### [Task set]
#1 Decide whether each statement agrees with the Engels passage, answering yes or no and quoting the words of the text that settle it. (a) The preface under discussion dates from 1870. (b) The text says the opening quotation would need to be longer. (c) In the quoted words, the Austro-Germans must choose between being Germans or Austrians.
#2 According to the Engels passage, why might someone who did not know better take the 1870 preface for a precursor of the Anschluss?
#3 Reproduce the part of the Engels passage that begins at the words "In his 1870" and stops after the words "Pan-Slavic duo, Lenin-Trotsky!".

The irony is glaring and the quotation does not have to be any longer. Exactly one century has passed since those words were written. But from what other plates could the Cominformist propaganda feed?

In his 1870 Preface to The Peasant War, Engels defended all his invectives and insults against the deaf German bourgeoisie, and its dialectical satisfactions over Solferino, Sadowa, Sedan. Someone who did not know better would take it for a precursor of the Anschluss:

"… the Austro-Germans will now be compelled to ask themselves what they wish to be, Germans or Austrians; whom they wish to adhere to, to Germany or her extraordinary transleithanian appendages."

What a racist that Engels was! What raw material for the legend of the Pan-Germanic duo, Marx-Engels, a pendant to the Pan-Slavic duo, Lenin-Trotsky!

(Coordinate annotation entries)
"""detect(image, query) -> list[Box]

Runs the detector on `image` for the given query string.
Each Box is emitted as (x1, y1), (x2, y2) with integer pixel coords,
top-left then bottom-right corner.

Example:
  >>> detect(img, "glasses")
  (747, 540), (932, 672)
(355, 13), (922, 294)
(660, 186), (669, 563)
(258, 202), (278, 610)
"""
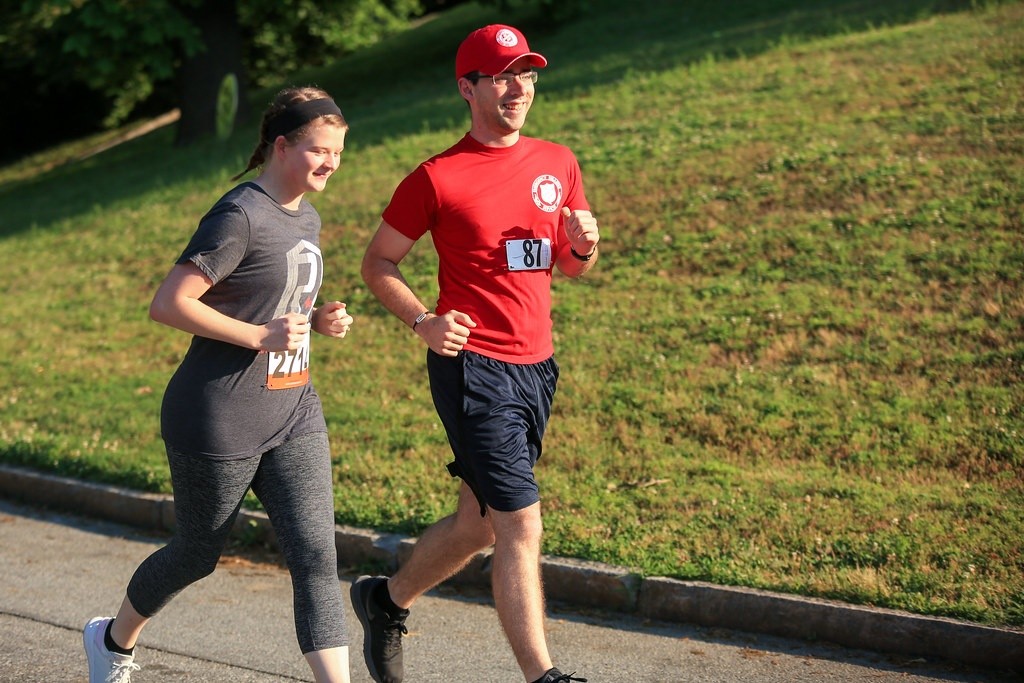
(479, 71), (539, 85)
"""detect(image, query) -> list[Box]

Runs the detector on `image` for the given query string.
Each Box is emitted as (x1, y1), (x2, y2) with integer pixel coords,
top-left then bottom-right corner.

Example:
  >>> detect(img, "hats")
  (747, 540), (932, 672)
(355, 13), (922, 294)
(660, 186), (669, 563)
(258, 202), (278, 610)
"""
(456, 24), (548, 81)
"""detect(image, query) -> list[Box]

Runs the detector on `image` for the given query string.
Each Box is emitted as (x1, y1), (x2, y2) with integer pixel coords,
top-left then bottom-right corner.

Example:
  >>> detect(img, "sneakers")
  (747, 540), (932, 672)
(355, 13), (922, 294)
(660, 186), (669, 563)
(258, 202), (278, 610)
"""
(533, 667), (587, 683)
(350, 575), (410, 683)
(82, 616), (141, 683)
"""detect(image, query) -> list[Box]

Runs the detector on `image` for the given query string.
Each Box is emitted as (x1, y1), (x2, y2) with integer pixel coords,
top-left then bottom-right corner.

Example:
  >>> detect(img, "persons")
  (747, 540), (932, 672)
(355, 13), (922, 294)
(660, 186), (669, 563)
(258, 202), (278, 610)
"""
(82, 86), (354, 682)
(347, 16), (599, 683)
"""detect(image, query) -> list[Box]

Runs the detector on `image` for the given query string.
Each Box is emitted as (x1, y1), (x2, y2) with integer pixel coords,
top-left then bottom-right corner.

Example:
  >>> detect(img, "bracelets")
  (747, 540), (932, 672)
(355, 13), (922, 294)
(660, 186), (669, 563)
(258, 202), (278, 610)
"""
(412, 310), (433, 333)
(570, 244), (596, 261)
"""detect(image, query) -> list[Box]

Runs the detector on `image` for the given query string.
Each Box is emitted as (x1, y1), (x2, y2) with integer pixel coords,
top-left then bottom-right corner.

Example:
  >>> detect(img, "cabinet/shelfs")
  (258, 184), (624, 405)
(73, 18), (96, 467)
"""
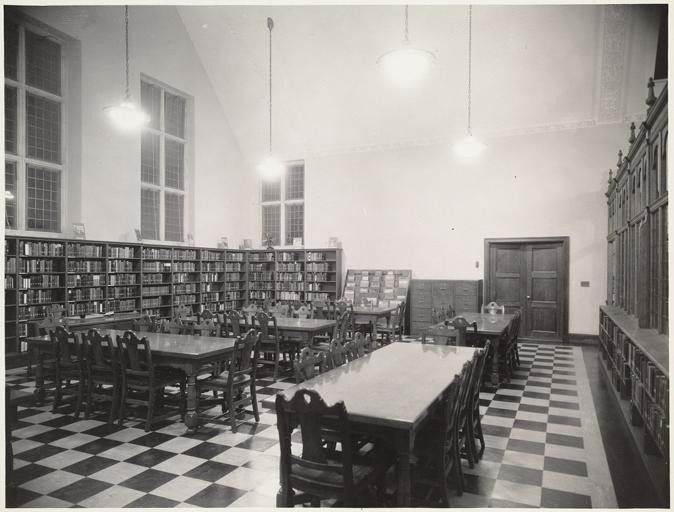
(596, 86), (668, 501)
(341, 269), (412, 336)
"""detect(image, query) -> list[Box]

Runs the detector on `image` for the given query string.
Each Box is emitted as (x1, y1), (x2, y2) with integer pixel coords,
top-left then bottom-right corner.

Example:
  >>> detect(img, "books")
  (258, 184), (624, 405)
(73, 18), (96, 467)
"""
(6, 238), (338, 352)
(343, 269), (409, 313)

### [Per-task outputs]
#1
(a) Yes: "In his 1870 Preface to The Peasant War"
(b) No: "the quotation does not have to be any longer"
(c) Yes: "the Austro-Germans will now be compelled to ask themselves what they wish to be, Germans or Austrians"

#2 Right after making that claim, the text quotes the preface. In the quoted words, the Austro-Germans must decide whether they wish to be Germans or Austrians and whether to adhere to Germany or to her "extraordinary transleithanian appendages." The text offers that quoted choice as the basis for the comparison.

#3
In his 1870 Preface to The Peasant War, Engels defended all his invectives and insults against the deaf German bourgeoisie, and its dialectical satisfactions over Solferino, Sadowa, Sedan. Someone who did not know better would take it for a precursor of the Anschluss:

"… the Austro-Germans will now be compelled to ask themselves what they wish to be, Germans or Austrians; whom they wish to adhere to, to Germany or her extraordinary transleithanian appendages."

What a racist that Engels was! What raw material for the legend of the Pan-Germanic duo, Marx-Engels, a pendant to the Pan-Slavic duo, Lenin-Trotsky!